### Excerpted text
* START *

You are viewing a plain text version of this content. The canonical link for it is here.
Posted to common-user@hadoop.apache.org by onur ascigil <on...@hotmail.com> on 2009/11/24 06:52:11 UTC

Hadoop Performance

I am running Hadoop on a single machine and have some questions about its performance.
I have a simple java program that runs breadth first search on a graph
with 5 nodes. It involves several map-reduce iterations. 

 I observed that, Hadoop takes too long to produce
results on such a simple job. So I attached a java profiler to my mapreduce job 
(runJar) to see what is going on. The java profiler reported several IPC 
connections to ports 54310 and 54311. Each of these IPCs to Jobtracker and 
HDFS takes around 10 seconds!

First of all why are these IPCs take this long? 
And I am wondering if there is anyway to improve
the performance of these IPC calls. Does Hadoop
have such a large fixed-cost ? 

I would really appreciate any comments or suggestions.
Thanks in advance,
Onur
 		 	   		  
_________________________________________________________________
Windows Live Hotmail: Your friends can get your Facebook updates, right from Hotmail®.
http://www.microsoft.com/middleeast/windows/windowslive/see-it-in-action/social-network-basics.aspx?ocid=PID23461::T:WLMTAGL:ON:WL:en-xm:SI_SB_4:092009

Re: Hadoop Performance

Posted by Amogh Vasekar <am...@yahoo-inc.com>.

* END *

### Written request
Resume the Hadoop performance thread above, starting right after its last line.

### Supplied data
* START *

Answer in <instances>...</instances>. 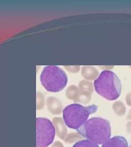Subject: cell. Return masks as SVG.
<instances>
[{
  "label": "cell",
  "instance_id": "ba28073f",
  "mask_svg": "<svg viewBox=\"0 0 131 147\" xmlns=\"http://www.w3.org/2000/svg\"><path fill=\"white\" fill-rule=\"evenodd\" d=\"M102 147H128V145L125 137L116 136L104 143Z\"/></svg>",
  "mask_w": 131,
  "mask_h": 147
},
{
  "label": "cell",
  "instance_id": "30bf717a",
  "mask_svg": "<svg viewBox=\"0 0 131 147\" xmlns=\"http://www.w3.org/2000/svg\"><path fill=\"white\" fill-rule=\"evenodd\" d=\"M80 90L78 87L75 85L69 86L66 90V97L69 100H75L78 98Z\"/></svg>",
  "mask_w": 131,
  "mask_h": 147
},
{
  "label": "cell",
  "instance_id": "ac0fdd59",
  "mask_svg": "<svg viewBox=\"0 0 131 147\" xmlns=\"http://www.w3.org/2000/svg\"><path fill=\"white\" fill-rule=\"evenodd\" d=\"M126 101L127 105L131 106V92L127 95L126 97Z\"/></svg>",
  "mask_w": 131,
  "mask_h": 147
},
{
  "label": "cell",
  "instance_id": "9a60e30c",
  "mask_svg": "<svg viewBox=\"0 0 131 147\" xmlns=\"http://www.w3.org/2000/svg\"><path fill=\"white\" fill-rule=\"evenodd\" d=\"M72 147H99V146L97 144L85 140L75 143Z\"/></svg>",
  "mask_w": 131,
  "mask_h": 147
},
{
  "label": "cell",
  "instance_id": "7402d4cb",
  "mask_svg": "<svg viewBox=\"0 0 131 147\" xmlns=\"http://www.w3.org/2000/svg\"></svg>",
  "mask_w": 131,
  "mask_h": 147
},
{
  "label": "cell",
  "instance_id": "3957f363",
  "mask_svg": "<svg viewBox=\"0 0 131 147\" xmlns=\"http://www.w3.org/2000/svg\"><path fill=\"white\" fill-rule=\"evenodd\" d=\"M97 110L98 106L96 105L84 106L79 104H71L63 110V121L69 128L77 130L88 121L90 115Z\"/></svg>",
  "mask_w": 131,
  "mask_h": 147
},
{
  "label": "cell",
  "instance_id": "2e32d148",
  "mask_svg": "<svg viewBox=\"0 0 131 147\" xmlns=\"http://www.w3.org/2000/svg\"><path fill=\"white\" fill-rule=\"evenodd\" d=\"M45 104L44 96L41 92L37 93V110H40L43 109Z\"/></svg>",
  "mask_w": 131,
  "mask_h": 147
},
{
  "label": "cell",
  "instance_id": "4fadbf2b",
  "mask_svg": "<svg viewBox=\"0 0 131 147\" xmlns=\"http://www.w3.org/2000/svg\"><path fill=\"white\" fill-rule=\"evenodd\" d=\"M78 86L79 89L81 91L89 92L91 94L94 92L93 84L91 82L82 80L79 83Z\"/></svg>",
  "mask_w": 131,
  "mask_h": 147
},
{
  "label": "cell",
  "instance_id": "8992f818",
  "mask_svg": "<svg viewBox=\"0 0 131 147\" xmlns=\"http://www.w3.org/2000/svg\"><path fill=\"white\" fill-rule=\"evenodd\" d=\"M48 110L53 115H60L62 111V104L60 100L58 98L50 96L49 97L47 100Z\"/></svg>",
  "mask_w": 131,
  "mask_h": 147
},
{
  "label": "cell",
  "instance_id": "8fae6325",
  "mask_svg": "<svg viewBox=\"0 0 131 147\" xmlns=\"http://www.w3.org/2000/svg\"><path fill=\"white\" fill-rule=\"evenodd\" d=\"M91 94L89 92L80 90L78 98L74 101L75 102L81 103L83 104H87L89 103L91 99Z\"/></svg>",
  "mask_w": 131,
  "mask_h": 147
},
{
  "label": "cell",
  "instance_id": "5b68a950",
  "mask_svg": "<svg viewBox=\"0 0 131 147\" xmlns=\"http://www.w3.org/2000/svg\"><path fill=\"white\" fill-rule=\"evenodd\" d=\"M56 130L53 123L45 118L36 119V147H48L54 140Z\"/></svg>",
  "mask_w": 131,
  "mask_h": 147
},
{
  "label": "cell",
  "instance_id": "7c38bea8",
  "mask_svg": "<svg viewBox=\"0 0 131 147\" xmlns=\"http://www.w3.org/2000/svg\"><path fill=\"white\" fill-rule=\"evenodd\" d=\"M113 110L117 116H122L126 113V106L121 101H116L113 105Z\"/></svg>",
  "mask_w": 131,
  "mask_h": 147
},
{
  "label": "cell",
  "instance_id": "d6986e66",
  "mask_svg": "<svg viewBox=\"0 0 131 147\" xmlns=\"http://www.w3.org/2000/svg\"><path fill=\"white\" fill-rule=\"evenodd\" d=\"M51 147H64L63 144L60 141H56Z\"/></svg>",
  "mask_w": 131,
  "mask_h": 147
},
{
  "label": "cell",
  "instance_id": "5bb4252c",
  "mask_svg": "<svg viewBox=\"0 0 131 147\" xmlns=\"http://www.w3.org/2000/svg\"><path fill=\"white\" fill-rule=\"evenodd\" d=\"M83 136L77 133H70L67 134L65 137L63 141L67 143H73L74 142H78L81 141Z\"/></svg>",
  "mask_w": 131,
  "mask_h": 147
},
{
  "label": "cell",
  "instance_id": "e0dca14e",
  "mask_svg": "<svg viewBox=\"0 0 131 147\" xmlns=\"http://www.w3.org/2000/svg\"><path fill=\"white\" fill-rule=\"evenodd\" d=\"M69 72L71 73H77L80 70L79 66H66L64 67Z\"/></svg>",
  "mask_w": 131,
  "mask_h": 147
},
{
  "label": "cell",
  "instance_id": "6da1fadb",
  "mask_svg": "<svg viewBox=\"0 0 131 147\" xmlns=\"http://www.w3.org/2000/svg\"><path fill=\"white\" fill-rule=\"evenodd\" d=\"M77 130L87 140L97 144L107 142L111 135L109 121L100 117L90 119Z\"/></svg>",
  "mask_w": 131,
  "mask_h": 147
},
{
  "label": "cell",
  "instance_id": "9c48e42d",
  "mask_svg": "<svg viewBox=\"0 0 131 147\" xmlns=\"http://www.w3.org/2000/svg\"><path fill=\"white\" fill-rule=\"evenodd\" d=\"M81 74L85 79L93 80L97 77L98 71L92 67L84 66L81 69Z\"/></svg>",
  "mask_w": 131,
  "mask_h": 147
},
{
  "label": "cell",
  "instance_id": "44dd1931",
  "mask_svg": "<svg viewBox=\"0 0 131 147\" xmlns=\"http://www.w3.org/2000/svg\"><path fill=\"white\" fill-rule=\"evenodd\" d=\"M127 118H128V119L131 120V109L130 110V111H129L128 115V116H127Z\"/></svg>",
  "mask_w": 131,
  "mask_h": 147
},
{
  "label": "cell",
  "instance_id": "ffe728a7",
  "mask_svg": "<svg viewBox=\"0 0 131 147\" xmlns=\"http://www.w3.org/2000/svg\"><path fill=\"white\" fill-rule=\"evenodd\" d=\"M127 131L129 133H131V121H130L127 124Z\"/></svg>",
  "mask_w": 131,
  "mask_h": 147
},
{
  "label": "cell",
  "instance_id": "7a4b0ae2",
  "mask_svg": "<svg viewBox=\"0 0 131 147\" xmlns=\"http://www.w3.org/2000/svg\"><path fill=\"white\" fill-rule=\"evenodd\" d=\"M96 92L105 99L116 100L121 94L122 85L118 76L109 70L103 71L94 81Z\"/></svg>",
  "mask_w": 131,
  "mask_h": 147
},
{
  "label": "cell",
  "instance_id": "277c9868",
  "mask_svg": "<svg viewBox=\"0 0 131 147\" xmlns=\"http://www.w3.org/2000/svg\"><path fill=\"white\" fill-rule=\"evenodd\" d=\"M40 81L43 87L49 92H59L64 88L68 82L65 72L56 66H47L42 71Z\"/></svg>",
  "mask_w": 131,
  "mask_h": 147
},
{
  "label": "cell",
  "instance_id": "52a82bcc",
  "mask_svg": "<svg viewBox=\"0 0 131 147\" xmlns=\"http://www.w3.org/2000/svg\"><path fill=\"white\" fill-rule=\"evenodd\" d=\"M52 123L55 126L57 136L63 140L67 135V129L64 121L60 117H55L52 119Z\"/></svg>",
  "mask_w": 131,
  "mask_h": 147
}]
</instances>
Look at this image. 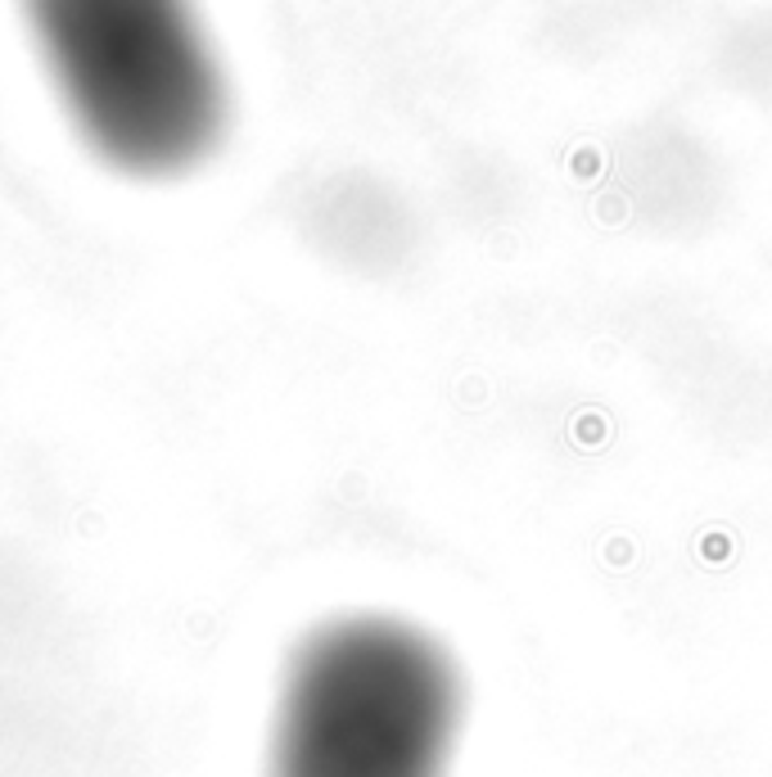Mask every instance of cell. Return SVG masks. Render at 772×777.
Listing matches in <instances>:
<instances>
[{
  "label": "cell",
  "instance_id": "cell-1",
  "mask_svg": "<svg viewBox=\"0 0 772 777\" xmlns=\"http://www.w3.org/2000/svg\"><path fill=\"white\" fill-rule=\"evenodd\" d=\"M465 719L452 651L407 619L330 624L293 660L272 777H448Z\"/></svg>",
  "mask_w": 772,
  "mask_h": 777
},
{
  "label": "cell",
  "instance_id": "cell-2",
  "mask_svg": "<svg viewBox=\"0 0 772 777\" xmlns=\"http://www.w3.org/2000/svg\"><path fill=\"white\" fill-rule=\"evenodd\" d=\"M87 132L127 168L195 159L217 118L212 68L181 0H32Z\"/></svg>",
  "mask_w": 772,
  "mask_h": 777
}]
</instances>
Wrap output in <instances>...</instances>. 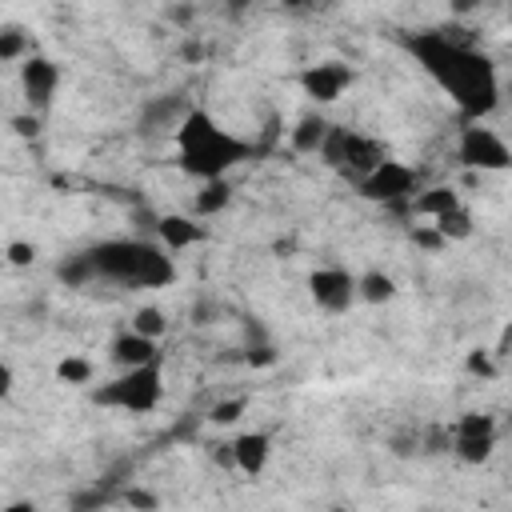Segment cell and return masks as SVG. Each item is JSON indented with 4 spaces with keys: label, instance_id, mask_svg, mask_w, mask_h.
Wrapping results in <instances>:
<instances>
[{
    "label": "cell",
    "instance_id": "obj_1",
    "mask_svg": "<svg viewBox=\"0 0 512 512\" xmlns=\"http://www.w3.org/2000/svg\"><path fill=\"white\" fill-rule=\"evenodd\" d=\"M404 48L428 72V80L456 104L464 124H484L500 104V72L488 52H480L460 28H420L404 32Z\"/></svg>",
    "mask_w": 512,
    "mask_h": 512
},
{
    "label": "cell",
    "instance_id": "obj_2",
    "mask_svg": "<svg viewBox=\"0 0 512 512\" xmlns=\"http://www.w3.org/2000/svg\"><path fill=\"white\" fill-rule=\"evenodd\" d=\"M172 136H176V168L200 184L228 180V172L240 168L244 160H252V152H256V144L228 132L208 108H188V116L180 120V128Z\"/></svg>",
    "mask_w": 512,
    "mask_h": 512
},
{
    "label": "cell",
    "instance_id": "obj_3",
    "mask_svg": "<svg viewBox=\"0 0 512 512\" xmlns=\"http://www.w3.org/2000/svg\"><path fill=\"white\" fill-rule=\"evenodd\" d=\"M84 260L96 280H112L120 288H168L176 284V260L160 240L144 236H112L84 248Z\"/></svg>",
    "mask_w": 512,
    "mask_h": 512
},
{
    "label": "cell",
    "instance_id": "obj_4",
    "mask_svg": "<svg viewBox=\"0 0 512 512\" xmlns=\"http://www.w3.org/2000/svg\"><path fill=\"white\" fill-rule=\"evenodd\" d=\"M160 400H164V372H160V364L128 368V372L112 376L108 384L92 388V404L116 408V412H128V416H148V412L160 408Z\"/></svg>",
    "mask_w": 512,
    "mask_h": 512
},
{
    "label": "cell",
    "instance_id": "obj_5",
    "mask_svg": "<svg viewBox=\"0 0 512 512\" xmlns=\"http://www.w3.org/2000/svg\"><path fill=\"white\" fill-rule=\"evenodd\" d=\"M320 160H324L336 176L360 184L364 176H372V172L388 160V148H384L380 140H372V136L348 128V124H332V132H328V140H324V148H320Z\"/></svg>",
    "mask_w": 512,
    "mask_h": 512
},
{
    "label": "cell",
    "instance_id": "obj_6",
    "mask_svg": "<svg viewBox=\"0 0 512 512\" xmlns=\"http://www.w3.org/2000/svg\"><path fill=\"white\" fill-rule=\"evenodd\" d=\"M456 160L468 168V172H508L512 168V148L508 140L488 128V124H464L460 136H456Z\"/></svg>",
    "mask_w": 512,
    "mask_h": 512
},
{
    "label": "cell",
    "instance_id": "obj_7",
    "mask_svg": "<svg viewBox=\"0 0 512 512\" xmlns=\"http://www.w3.org/2000/svg\"><path fill=\"white\" fill-rule=\"evenodd\" d=\"M356 192L364 196V200H372V204H412V196L420 192V172L412 168V164H404V160H384L372 176H364L360 184H356Z\"/></svg>",
    "mask_w": 512,
    "mask_h": 512
},
{
    "label": "cell",
    "instance_id": "obj_8",
    "mask_svg": "<svg viewBox=\"0 0 512 512\" xmlns=\"http://www.w3.org/2000/svg\"><path fill=\"white\" fill-rule=\"evenodd\" d=\"M308 296L320 312L328 316H344L360 296H356V276L340 264H320L308 272Z\"/></svg>",
    "mask_w": 512,
    "mask_h": 512
},
{
    "label": "cell",
    "instance_id": "obj_9",
    "mask_svg": "<svg viewBox=\"0 0 512 512\" xmlns=\"http://www.w3.org/2000/svg\"><path fill=\"white\" fill-rule=\"evenodd\" d=\"M496 452V420L488 412H464L452 424V456L460 464H488Z\"/></svg>",
    "mask_w": 512,
    "mask_h": 512
},
{
    "label": "cell",
    "instance_id": "obj_10",
    "mask_svg": "<svg viewBox=\"0 0 512 512\" xmlns=\"http://www.w3.org/2000/svg\"><path fill=\"white\" fill-rule=\"evenodd\" d=\"M352 80H356V72L344 64V60H320V64H308V68H300V76H296V84H300V92L312 100V104H336L348 88H352Z\"/></svg>",
    "mask_w": 512,
    "mask_h": 512
},
{
    "label": "cell",
    "instance_id": "obj_11",
    "mask_svg": "<svg viewBox=\"0 0 512 512\" xmlns=\"http://www.w3.org/2000/svg\"><path fill=\"white\" fill-rule=\"evenodd\" d=\"M56 88H60V68L48 60V56H28L20 64V96L28 104V112H48L52 100H56Z\"/></svg>",
    "mask_w": 512,
    "mask_h": 512
},
{
    "label": "cell",
    "instance_id": "obj_12",
    "mask_svg": "<svg viewBox=\"0 0 512 512\" xmlns=\"http://www.w3.org/2000/svg\"><path fill=\"white\" fill-rule=\"evenodd\" d=\"M152 232L168 252H184V248H196L208 240V224L192 212H160L152 220Z\"/></svg>",
    "mask_w": 512,
    "mask_h": 512
},
{
    "label": "cell",
    "instance_id": "obj_13",
    "mask_svg": "<svg viewBox=\"0 0 512 512\" xmlns=\"http://www.w3.org/2000/svg\"><path fill=\"white\" fill-rule=\"evenodd\" d=\"M108 360H112L120 372H128V368H148V364H160V344L148 340V336H140V332H132V328H124V332L112 336Z\"/></svg>",
    "mask_w": 512,
    "mask_h": 512
},
{
    "label": "cell",
    "instance_id": "obj_14",
    "mask_svg": "<svg viewBox=\"0 0 512 512\" xmlns=\"http://www.w3.org/2000/svg\"><path fill=\"white\" fill-rule=\"evenodd\" d=\"M232 456H236V472L248 476V480H260L272 464V436L268 432H240L232 440Z\"/></svg>",
    "mask_w": 512,
    "mask_h": 512
},
{
    "label": "cell",
    "instance_id": "obj_15",
    "mask_svg": "<svg viewBox=\"0 0 512 512\" xmlns=\"http://www.w3.org/2000/svg\"><path fill=\"white\" fill-rule=\"evenodd\" d=\"M460 204H464V200H460L456 188H448V184H432V188H420V192L412 196L408 208H412L416 220H428V224H432V220H440L444 212H452V208H460Z\"/></svg>",
    "mask_w": 512,
    "mask_h": 512
},
{
    "label": "cell",
    "instance_id": "obj_16",
    "mask_svg": "<svg viewBox=\"0 0 512 512\" xmlns=\"http://www.w3.org/2000/svg\"><path fill=\"white\" fill-rule=\"evenodd\" d=\"M328 132H332V120H324L320 112H308V116L296 120V128L288 132V140H292L296 152H304V156H320Z\"/></svg>",
    "mask_w": 512,
    "mask_h": 512
},
{
    "label": "cell",
    "instance_id": "obj_17",
    "mask_svg": "<svg viewBox=\"0 0 512 512\" xmlns=\"http://www.w3.org/2000/svg\"><path fill=\"white\" fill-rule=\"evenodd\" d=\"M228 204H232V184L228 180H208V184H200V192H192V208L188 212L200 216V220H212Z\"/></svg>",
    "mask_w": 512,
    "mask_h": 512
},
{
    "label": "cell",
    "instance_id": "obj_18",
    "mask_svg": "<svg viewBox=\"0 0 512 512\" xmlns=\"http://www.w3.org/2000/svg\"><path fill=\"white\" fill-rule=\"evenodd\" d=\"M356 296L364 304H388V300H396V280L384 268H368L356 276Z\"/></svg>",
    "mask_w": 512,
    "mask_h": 512
},
{
    "label": "cell",
    "instance_id": "obj_19",
    "mask_svg": "<svg viewBox=\"0 0 512 512\" xmlns=\"http://www.w3.org/2000/svg\"><path fill=\"white\" fill-rule=\"evenodd\" d=\"M128 328L160 344V340H164V332H168V312H164V308H156V304H144V308H136V312H132Z\"/></svg>",
    "mask_w": 512,
    "mask_h": 512
},
{
    "label": "cell",
    "instance_id": "obj_20",
    "mask_svg": "<svg viewBox=\"0 0 512 512\" xmlns=\"http://www.w3.org/2000/svg\"><path fill=\"white\" fill-rule=\"evenodd\" d=\"M28 56H36V48H32V40L24 36V28H16V24H4L0 28V60L4 64H24Z\"/></svg>",
    "mask_w": 512,
    "mask_h": 512
},
{
    "label": "cell",
    "instance_id": "obj_21",
    "mask_svg": "<svg viewBox=\"0 0 512 512\" xmlns=\"http://www.w3.org/2000/svg\"><path fill=\"white\" fill-rule=\"evenodd\" d=\"M432 228L448 240V244H456V240H468L472 236V212H468V204H460V208H452V212H444L440 220H432Z\"/></svg>",
    "mask_w": 512,
    "mask_h": 512
},
{
    "label": "cell",
    "instance_id": "obj_22",
    "mask_svg": "<svg viewBox=\"0 0 512 512\" xmlns=\"http://www.w3.org/2000/svg\"><path fill=\"white\" fill-rule=\"evenodd\" d=\"M56 376H60L64 384H92L96 364H92L88 356H64V360L56 364Z\"/></svg>",
    "mask_w": 512,
    "mask_h": 512
},
{
    "label": "cell",
    "instance_id": "obj_23",
    "mask_svg": "<svg viewBox=\"0 0 512 512\" xmlns=\"http://www.w3.org/2000/svg\"><path fill=\"white\" fill-rule=\"evenodd\" d=\"M244 412H248V400H244V396H228V400H216V404L208 408V420H212L216 428H228V424H236Z\"/></svg>",
    "mask_w": 512,
    "mask_h": 512
},
{
    "label": "cell",
    "instance_id": "obj_24",
    "mask_svg": "<svg viewBox=\"0 0 512 512\" xmlns=\"http://www.w3.org/2000/svg\"><path fill=\"white\" fill-rule=\"evenodd\" d=\"M60 280H64V284H72V288H80V284L96 280V276H92V268H88V260H84V252H80V256H72L68 264H60Z\"/></svg>",
    "mask_w": 512,
    "mask_h": 512
},
{
    "label": "cell",
    "instance_id": "obj_25",
    "mask_svg": "<svg viewBox=\"0 0 512 512\" xmlns=\"http://www.w3.org/2000/svg\"><path fill=\"white\" fill-rule=\"evenodd\" d=\"M464 368H468L472 376L492 380V376H496V356H492V352H484V348H472V352L464 356Z\"/></svg>",
    "mask_w": 512,
    "mask_h": 512
},
{
    "label": "cell",
    "instance_id": "obj_26",
    "mask_svg": "<svg viewBox=\"0 0 512 512\" xmlns=\"http://www.w3.org/2000/svg\"><path fill=\"white\" fill-rule=\"evenodd\" d=\"M124 500H128L132 512H160V496L148 492V488H140V484H132V488L124 492Z\"/></svg>",
    "mask_w": 512,
    "mask_h": 512
},
{
    "label": "cell",
    "instance_id": "obj_27",
    "mask_svg": "<svg viewBox=\"0 0 512 512\" xmlns=\"http://www.w3.org/2000/svg\"><path fill=\"white\" fill-rule=\"evenodd\" d=\"M4 256H8L12 268H28V264L36 260V244H32V240H8Z\"/></svg>",
    "mask_w": 512,
    "mask_h": 512
},
{
    "label": "cell",
    "instance_id": "obj_28",
    "mask_svg": "<svg viewBox=\"0 0 512 512\" xmlns=\"http://www.w3.org/2000/svg\"><path fill=\"white\" fill-rule=\"evenodd\" d=\"M412 240H416L420 248H428V252H440V248H448V240H444V236H440L432 224H420V228L412 232Z\"/></svg>",
    "mask_w": 512,
    "mask_h": 512
},
{
    "label": "cell",
    "instance_id": "obj_29",
    "mask_svg": "<svg viewBox=\"0 0 512 512\" xmlns=\"http://www.w3.org/2000/svg\"><path fill=\"white\" fill-rule=\"evenodd\" d=\"M244 360H248L252 368H268V364H276V348H272V344H260V348L252 344V348L244 352Z\"/></svg>",
    "mask_w": 512,
    "mask_h": 512
},
{
    "label": "cell",
    "instance_id": "obj_30",
    "mask_svg": "<svg viewBox=\"0 0 512 512\" xmlns=\"http://www.w3.org/2000/svg\"><path fill=\"white\" fill-rule=\"evenodd\" d=\"M12 132H16V136H36V132H40V116H36V112L12 116Z\"/></svg>",
    "mask_w": 512,
    "mask_h": 512
},
{
    "label": "cell",
    "instance_id": "obj_31",
    "mask_svg": "<svg viewBox=\"0 0 512 512\" xmlns=\"http://www.w3.org/2000/svg\"><path fill=\"white\" fill-rule=\"evenodd\" d=\"M492 356H496V360H508V356H512V320H508V324L500 328V340H496Z\"/></svg>",
    "mask_w": 512,
    "mask_h": 512
},
{
    "label": "cell",
    "instance_id": "obj_32",
    "mask_svg": "<svg viewBox=\"0 0 512 512\" xmlns=\"http://www.w3.org/2000/svg\"><path fill=\"white\" fill-rule=\"evenodd\" d=\"M8 392H12V368L4 364V368H0V396H8Z\"/></svg>",
    "mask_w": 512,
    "mask_h": 512
},
{
    "label": "cell",
    "instance_id": "obj_33",
    "mask_svg": "<svg viewBox=\"0 0 512 512\" xmlns=\"http://www.w3.org/2000/svg\"><path fill=\"white\" fill-rule=\"evenodd\" d=\"M4 512H44V508H36L32 500H16V504H8Z\"/></svg>",
    "mask_w": 512,
    "mask_h": 512
},
{
    "label": "cell",
    "instance_id": "obj_34",
    "mask_svg": "<svg viewBox=\"0 0 512 512\" xmlns=\"http://www.w3.org/2000/svg\"><path fill=\"white\" fill-rule=\"evenodd\" d=\"M508 24H512V8H508Z\"/></svg>",
    "mask_w": 512,
    "mask_h": 512
}]
</instances>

* END *

### Output
Hi,
For "near" real time performance you may try Hbase. I had read about Streamy doing this, and their hadoop-world-nyc  ppt is available on their blog:
http://devblog.streamy.com/2009/07/24/streamy-hadoop-summit-hbase-goes-realtime/

Amogh


On 11/25/09 1:31 AM, "onur ascigil" <on...@hotmail.com> wrote:



Thanks for your reply! I am running 0.20.1 in pseudo-distributed mode
in Ubuntu.
I want to run interactive jobs with Hadoop and trying to see
if Hadoop is suitable for that purpose or not. I wonder
if there is anybody using Hadoop for interactive jobs where
given a query, output is returned within an acceptable
amount of time. Is Hadoop meant to be used only for batch processing?

> From: rekhajos@yahoo-inc.com
> To: common-user@hadoop.apache.org
> Date: Mon, 23 Nov 2009 22:30:43 -0800
> Subject: Re: Hadoop Performance
>
> Hi,
>
> Not sure about your hadoop version, and havent done much on single m/c setup myself. However there is a IPC improvement bug filed @ https://issues.apache.org/jira/browse/HADOOP-2864.Thanks!
>
> On 11/24/09 11:22 AM, "onur ascigil" <on...@hotmail.com> wrote:
>
>
>
> I am running Hadoop on a single machine and have some questions about its performance.
> I have a simple java program that runs breadth first search on a graph
> with 5 nodes. It involves several map-reduce iterations.
>
>  I observed that, Hadoop takes too long to produce
> results on such a simple job. So I attached a java profiler to my mapreduce job
> (runJar) to see what is going on. The java profiler reported several IPC
> connections to ports 54310 and 54311. Each of these IPCs to Jobtracker and
> HDFS takes around 10 seconds!
>
> First of all why are these IPCs take this long?
> And I am wondering if there is anyway to improve
> the performance of these IPC calls. Does Hadoop
> have such a large fixed-cost ?
>
> I would really appreciate any comments or suggestions.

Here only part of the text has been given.